Peut-être parce qu’il a ­commencé « petit », avec une affaire transmise par l’Association des maires de France qui concernait la commune de Gagny, en Seine-Saint-Denis. A l’époque, il est avocat au sein du prestigieux cabinet Ancel ­Couturier-Heller, avocats au Conseil d’Etat et à la Cour de cassation.

Grâce à un professeur qui lui déconseillera de présenter l’ENA malgré ses beaux diplômes, il fera ses premières armes au sein de ce cabinet, d’abord comme salarié puis, après avoir prêté serment, comme collaborateur. « Je remercie ce professeur de m’avoir conseillé de passer le barreau, il avait peur que je ne sois pas fait pour la vie de haut fonctionnaire », se souvient celui qui a créé seul, à 32 ans, son propre cabinet. « Je savais que je voulais continuer à faire du contentieux public. La logique commerciale du droit privé, ce n’était pas fait pour moi », poursuit-il.

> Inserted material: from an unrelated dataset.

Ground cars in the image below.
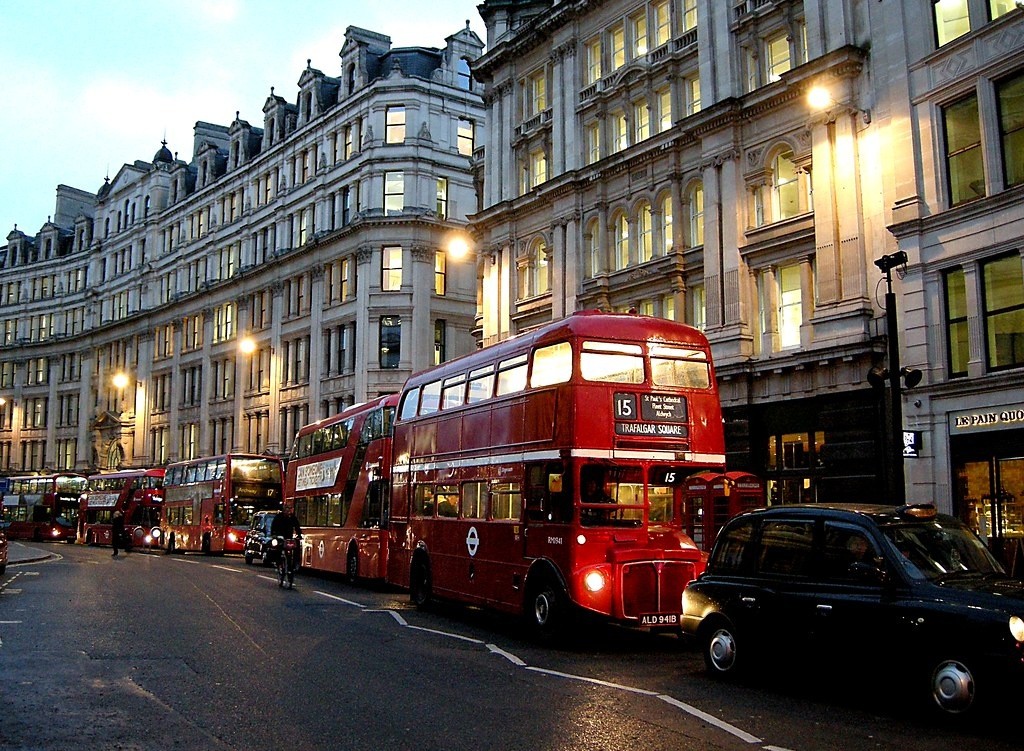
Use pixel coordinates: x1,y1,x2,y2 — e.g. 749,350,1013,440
679,501,1024,728
243,510,283,566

Florence Alibert est la première à le rejoindre. Ils ont partagé les bancs de l’école du barreau et se sont croisés chez Ancel. « Nous nous sommes toujours très bien entendus, il a cette faculté de trouver l’idée qui va décoincer une situation, un dossier… il est très imaginatif et a une énergie folle », raconte son associée depuis vingt-six ans.

Un brin « old school »

La force de leur duo vient, selon Yvon Goutal, de leur complémentarité : « Elle est méthodique, je suis rapide ; elle est rigoureuse, je me lasse vite. » Et à ceux qui lui demandent si cette Florence ­Alibert existe vraiment du fait de son absence des radars médiatiques, il reconnaît que leur répartition des tâches est un brin « old school ». « Je suis l’associé de l’externe, Florence se concentre plutôt sur l’interne », démystifie-t-il.

Pour autant, ils ont la même ligne de conduite : construire dans la durée avec les clients – la ville de Gagny leur est toujours fidèle – et avec les membres du cabinet. « Nous voulions que les personnes s’y sentent bien, qu’ils n’y viennent pas la boule au ventre », précise Florence ­Alibert. A cette bienveillance s’ajoute l’accompagnement de chacun des collaborateurs dans ses projets. « Nous avons fait le choix d’implanter des filiales en province, de créer une structure dédiée aux opérateurs privés pour aussi garder nos collaborateurs. Ils sont ainsi plus indépendants, sans vraiment quitter le nid », étaye Yvon Goutal.

La stratégie porte ses fruits puisque le cabinet Goutal, Alibert et associés compte désormais 30 avocats répartis sur six sites. En 2021, le cabinet crée deux entités spécialisées tout en affichant le refus d’une hyperspécialisation de ses membres. « Je ne veux pas qu’ils s’ennuient en faisant toujours la même chose », argue l’avocat. Ah, l’ennui ! Définitivement, Yvon ­Goutal déteste ce mot.